The taxpayer companies at all material times carried on oil-related activities within the meaning of the Corporation Tax Act 2010, the income from which represented ring fence profits on which corporation tax was charged. In addition, pursuant to section 330 of the 2010 Act, a supplementary charge was levied on adjusted ring fence profits. By section 7 of the Finance Act 2011 the rate of supplementary charge increased from 20% of adjusted ring fence profits to 32%. That change took effect in relation to accounting periods beginning on or after 24 March 2011. Both companies had an accounting period which ran from 1 January to 31 December 2011 and so straddled the point at which the supplementary charge was raised. Section 7(4) of the 2011 Act provided for a company’s adjusted ring fenced profits for the straddling period to be apportioned by time, with the period falling before 24 March 2011 (“the earlier period”) and the period falling on or after that date (“the later period”) treated as separate accounting periods, and the company’s adjusted ring fence profits for the straddling period apportioned to the two separate accounting periods in proportion to the number of days in those periods. Section 7(5) further provided that if that basis of apportionment would work unjustly or unreasonably in the company’s case, the company could elect for its profits to be apportioned on another basis that was just and reasonable and specified in the election. The companies each sought to make an election pursuant to section 7(5), adopting a basis of apportionment which considered the earlier and later periods independently, as if they were two separate accounting periods, and allocating income, expenditure and allowances to the periods according to when they arose. That approach resulted in all their adjusted ring fenced profits for the 2011 accounting period being allocated to the earlier period rather than to the later period and so in their escaping the 32% rate of supplementary charge. However, the revenue did not accept that the alternative basis of apportionment specified by the companies was just and reasonable and suggested a different basis of apportionment which it contended would be just and reasonable. The companies having declined to accept the revenue’s proposals, the revenue issued notices to the claimants charging additional tax. The First-tier Tribunal allowed the companies’ appeal and the Upper Tribunal allowed the revenue’s appeal.

On the companies’ appeal—

Held, appeal allowed. The existence of the default position in section 7(4) of the Finance Act 2011 did not assist in determining when the requirement in section 7(5) would be satisfied. Any company which earned profits at a significantly faster rate in the earlier period than the later period, and so stood to be materially prejudiced by time apportionment, could avail itself of section 7(5).

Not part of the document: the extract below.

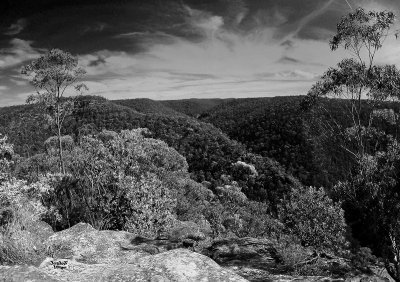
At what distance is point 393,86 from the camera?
65.0ft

It did not matter whether the differential profitability arose from the exceptional or routine. Section 7(5) thus applied to all companies, including those in the present case, whose profits were not smoothly spread throughout the year, but whose profits differed greatly from one part of the year to the other, and who could be disadvantaged by a change of tax rate part way through an accounting period. Accordingly, the companies in the present case were entitled pursuant to section 7(5) of 2011 Act to elect for its profits to be apportioned on the basis they adopted, which was just and reasonable (paras 33–40, 41, 42).

Decision of the Upper Tribunal (Tax and Chancery Chamber) [2019] UKUT 133 (TCC) reversed.

Laurent Sykes QC (instructed by Vinson & Elkins llp) for the taxpayer companies.

Michael Jones (instructed by General Counsel and Solicitor to HM Revenue and Customs) for the revenue.